*Work to do*.
Find the line containing "How great a". Return it and every line after it, unchanged, up to and including the last line.

--------

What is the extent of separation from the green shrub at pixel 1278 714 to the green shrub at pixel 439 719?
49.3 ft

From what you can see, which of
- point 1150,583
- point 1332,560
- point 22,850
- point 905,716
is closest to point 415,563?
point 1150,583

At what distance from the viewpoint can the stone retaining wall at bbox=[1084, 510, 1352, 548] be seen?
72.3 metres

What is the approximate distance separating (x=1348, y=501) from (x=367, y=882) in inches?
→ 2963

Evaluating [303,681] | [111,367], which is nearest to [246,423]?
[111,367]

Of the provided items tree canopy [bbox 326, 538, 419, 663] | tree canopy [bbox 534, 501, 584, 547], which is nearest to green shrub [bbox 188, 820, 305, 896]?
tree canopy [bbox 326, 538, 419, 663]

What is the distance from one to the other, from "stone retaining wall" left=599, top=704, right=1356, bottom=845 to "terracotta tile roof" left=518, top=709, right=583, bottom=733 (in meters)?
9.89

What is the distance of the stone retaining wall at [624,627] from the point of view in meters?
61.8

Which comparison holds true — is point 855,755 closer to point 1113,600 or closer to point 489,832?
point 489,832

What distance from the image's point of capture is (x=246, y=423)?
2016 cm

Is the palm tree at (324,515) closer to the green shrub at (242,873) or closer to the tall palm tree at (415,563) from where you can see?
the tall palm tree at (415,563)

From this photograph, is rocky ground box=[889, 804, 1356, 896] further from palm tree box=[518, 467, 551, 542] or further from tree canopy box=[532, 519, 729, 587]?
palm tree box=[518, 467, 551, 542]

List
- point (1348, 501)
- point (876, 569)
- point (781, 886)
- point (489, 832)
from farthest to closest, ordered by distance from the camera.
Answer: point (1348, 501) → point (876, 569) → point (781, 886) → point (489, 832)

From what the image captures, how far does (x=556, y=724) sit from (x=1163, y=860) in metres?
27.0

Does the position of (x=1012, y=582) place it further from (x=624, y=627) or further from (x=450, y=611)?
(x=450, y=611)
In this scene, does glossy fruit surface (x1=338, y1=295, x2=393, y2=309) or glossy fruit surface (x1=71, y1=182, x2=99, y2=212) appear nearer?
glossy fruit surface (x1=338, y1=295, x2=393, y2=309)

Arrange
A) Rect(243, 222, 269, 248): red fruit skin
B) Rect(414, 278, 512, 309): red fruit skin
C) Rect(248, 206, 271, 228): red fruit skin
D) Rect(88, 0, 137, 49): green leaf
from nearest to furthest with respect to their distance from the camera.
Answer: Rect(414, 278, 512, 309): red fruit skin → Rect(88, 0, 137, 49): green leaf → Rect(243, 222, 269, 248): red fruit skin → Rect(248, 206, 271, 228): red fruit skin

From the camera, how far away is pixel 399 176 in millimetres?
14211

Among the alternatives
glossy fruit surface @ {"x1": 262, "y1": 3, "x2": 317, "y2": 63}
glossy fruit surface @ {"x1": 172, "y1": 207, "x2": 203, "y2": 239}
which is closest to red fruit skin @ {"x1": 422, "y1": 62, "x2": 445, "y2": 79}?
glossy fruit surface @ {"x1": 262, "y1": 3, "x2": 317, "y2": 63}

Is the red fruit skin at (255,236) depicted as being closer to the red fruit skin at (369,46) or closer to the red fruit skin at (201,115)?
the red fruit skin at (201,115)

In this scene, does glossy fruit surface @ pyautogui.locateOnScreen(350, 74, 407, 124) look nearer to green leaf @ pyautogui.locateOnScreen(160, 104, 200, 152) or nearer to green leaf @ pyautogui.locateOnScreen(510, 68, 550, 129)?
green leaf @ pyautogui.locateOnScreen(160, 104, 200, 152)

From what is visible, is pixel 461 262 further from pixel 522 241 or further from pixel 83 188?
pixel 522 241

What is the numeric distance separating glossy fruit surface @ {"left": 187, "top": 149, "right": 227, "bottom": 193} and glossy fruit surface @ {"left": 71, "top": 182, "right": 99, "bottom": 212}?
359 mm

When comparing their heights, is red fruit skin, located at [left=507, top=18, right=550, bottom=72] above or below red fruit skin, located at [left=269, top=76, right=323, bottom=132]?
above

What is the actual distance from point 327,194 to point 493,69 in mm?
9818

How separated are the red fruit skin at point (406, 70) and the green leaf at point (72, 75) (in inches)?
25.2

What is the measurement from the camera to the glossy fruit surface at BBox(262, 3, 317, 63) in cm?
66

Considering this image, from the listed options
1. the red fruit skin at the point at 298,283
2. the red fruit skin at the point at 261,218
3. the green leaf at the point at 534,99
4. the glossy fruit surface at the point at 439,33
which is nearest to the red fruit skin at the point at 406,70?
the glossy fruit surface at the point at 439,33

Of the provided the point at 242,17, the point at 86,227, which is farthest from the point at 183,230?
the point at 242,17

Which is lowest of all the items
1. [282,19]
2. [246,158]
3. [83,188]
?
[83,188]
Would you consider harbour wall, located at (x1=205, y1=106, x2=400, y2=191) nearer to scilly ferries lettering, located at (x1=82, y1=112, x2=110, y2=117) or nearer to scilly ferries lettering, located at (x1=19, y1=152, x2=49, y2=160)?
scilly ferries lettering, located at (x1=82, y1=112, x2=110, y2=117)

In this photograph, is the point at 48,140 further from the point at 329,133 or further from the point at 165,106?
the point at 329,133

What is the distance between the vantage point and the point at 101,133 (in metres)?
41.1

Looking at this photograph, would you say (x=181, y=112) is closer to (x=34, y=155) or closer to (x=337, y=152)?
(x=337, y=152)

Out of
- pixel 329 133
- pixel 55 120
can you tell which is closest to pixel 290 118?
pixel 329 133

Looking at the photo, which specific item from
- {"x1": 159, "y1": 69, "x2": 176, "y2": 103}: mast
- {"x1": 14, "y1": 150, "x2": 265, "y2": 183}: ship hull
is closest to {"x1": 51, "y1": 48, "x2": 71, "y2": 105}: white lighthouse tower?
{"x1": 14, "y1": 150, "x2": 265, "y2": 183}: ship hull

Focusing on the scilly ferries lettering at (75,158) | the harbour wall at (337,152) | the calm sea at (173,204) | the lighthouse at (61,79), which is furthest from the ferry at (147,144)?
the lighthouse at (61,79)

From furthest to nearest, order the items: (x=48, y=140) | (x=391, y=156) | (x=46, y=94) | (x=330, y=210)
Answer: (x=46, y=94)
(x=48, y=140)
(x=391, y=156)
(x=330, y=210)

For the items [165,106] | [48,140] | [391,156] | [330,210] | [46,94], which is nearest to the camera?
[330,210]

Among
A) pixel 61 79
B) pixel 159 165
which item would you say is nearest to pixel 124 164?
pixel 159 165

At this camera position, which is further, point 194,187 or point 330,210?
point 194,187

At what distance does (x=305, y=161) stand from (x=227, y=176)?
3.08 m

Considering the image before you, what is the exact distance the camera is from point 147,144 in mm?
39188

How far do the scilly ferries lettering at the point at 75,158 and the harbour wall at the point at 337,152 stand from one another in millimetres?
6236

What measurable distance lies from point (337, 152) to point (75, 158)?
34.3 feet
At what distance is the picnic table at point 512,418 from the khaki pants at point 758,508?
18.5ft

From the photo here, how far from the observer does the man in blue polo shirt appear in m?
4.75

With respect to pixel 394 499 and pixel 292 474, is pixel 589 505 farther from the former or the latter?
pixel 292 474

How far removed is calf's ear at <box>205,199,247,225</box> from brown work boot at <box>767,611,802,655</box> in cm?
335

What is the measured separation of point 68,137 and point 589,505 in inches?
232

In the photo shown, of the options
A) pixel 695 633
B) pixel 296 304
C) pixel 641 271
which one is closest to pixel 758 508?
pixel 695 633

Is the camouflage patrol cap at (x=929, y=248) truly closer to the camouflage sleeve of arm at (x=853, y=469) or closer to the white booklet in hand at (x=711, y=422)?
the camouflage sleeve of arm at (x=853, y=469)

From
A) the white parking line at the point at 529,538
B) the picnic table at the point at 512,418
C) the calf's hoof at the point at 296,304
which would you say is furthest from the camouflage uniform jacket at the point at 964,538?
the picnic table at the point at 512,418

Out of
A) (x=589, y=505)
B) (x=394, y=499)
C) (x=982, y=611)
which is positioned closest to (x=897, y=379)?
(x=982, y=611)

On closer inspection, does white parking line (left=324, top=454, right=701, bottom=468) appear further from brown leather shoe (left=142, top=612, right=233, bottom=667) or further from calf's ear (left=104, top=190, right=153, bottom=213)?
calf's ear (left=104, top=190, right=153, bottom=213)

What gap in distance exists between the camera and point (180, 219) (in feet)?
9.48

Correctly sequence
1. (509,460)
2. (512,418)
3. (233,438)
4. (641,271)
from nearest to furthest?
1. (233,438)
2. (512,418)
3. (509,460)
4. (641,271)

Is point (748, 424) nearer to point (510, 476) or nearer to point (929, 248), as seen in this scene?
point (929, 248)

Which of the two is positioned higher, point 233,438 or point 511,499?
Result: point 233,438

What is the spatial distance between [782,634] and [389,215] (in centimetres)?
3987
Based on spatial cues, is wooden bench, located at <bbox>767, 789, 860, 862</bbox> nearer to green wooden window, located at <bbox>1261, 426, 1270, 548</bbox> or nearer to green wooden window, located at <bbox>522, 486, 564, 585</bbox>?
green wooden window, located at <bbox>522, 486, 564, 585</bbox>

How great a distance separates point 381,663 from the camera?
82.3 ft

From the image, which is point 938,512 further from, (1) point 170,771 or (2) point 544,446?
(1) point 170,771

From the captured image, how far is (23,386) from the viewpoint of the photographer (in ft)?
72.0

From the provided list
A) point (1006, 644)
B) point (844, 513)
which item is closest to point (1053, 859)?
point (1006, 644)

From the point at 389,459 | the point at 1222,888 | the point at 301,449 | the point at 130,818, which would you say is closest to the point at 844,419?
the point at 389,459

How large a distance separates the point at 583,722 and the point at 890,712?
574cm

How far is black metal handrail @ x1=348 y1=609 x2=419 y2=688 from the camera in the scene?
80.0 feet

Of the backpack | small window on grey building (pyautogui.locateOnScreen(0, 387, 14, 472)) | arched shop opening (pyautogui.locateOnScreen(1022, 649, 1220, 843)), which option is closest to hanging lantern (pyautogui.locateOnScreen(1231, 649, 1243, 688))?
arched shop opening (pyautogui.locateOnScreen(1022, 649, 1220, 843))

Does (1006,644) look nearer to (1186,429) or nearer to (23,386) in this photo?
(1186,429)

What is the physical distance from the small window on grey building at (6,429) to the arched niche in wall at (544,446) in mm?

--------

*Reply to the task*.
How great a distance separates point 381,663 from the camera?
82.3 ft

From the image, which is point 938,512 further from, (1) point 170,771 or (2) point 544,446?
(1) point 170,771

From the captured image, how far is (23,386) from the viewpoint of the photographer (in ft)?
72.0

From the provided list
A) point (1006, 644)
B) point (844, 513)
which item is closest to point (1053, 859)?
point (1006, 644)

From the point at 389,459 | the point at 1222,888 | the point at 301,449 | the point at 130,818, which would you say is closest to the point at 844,419?
the point at 389,459

How large a distance separates the point at 583,722 and the point at 890,712?
574cm

How far is black metal handrail @ x1=348 y1=609 x2=419 y2=688 from the camera in the scene?
80.0 feet

Of the backpack | small window on grey building (pyautogui.locateOnScreen(0, 387, 14, 472)) | arched shop opening (pyautogui.locateOnScreen(1022, 649, 1220, 843)), which option is closest to hanging lantern (pyautogui.locateOnScreen(1231, 649, 1243, 688))?
arched shop opening (pyautogui.locateOnScreen(1022, 649, 1220, 843))

Does (1006,644) look nearer to (1186,429) or nearer to (23,386) in this photo?
(1186,429)

What is the physical distance from the small window on grey building at (6,429) to the arched niche in wall at (544,446) in mm?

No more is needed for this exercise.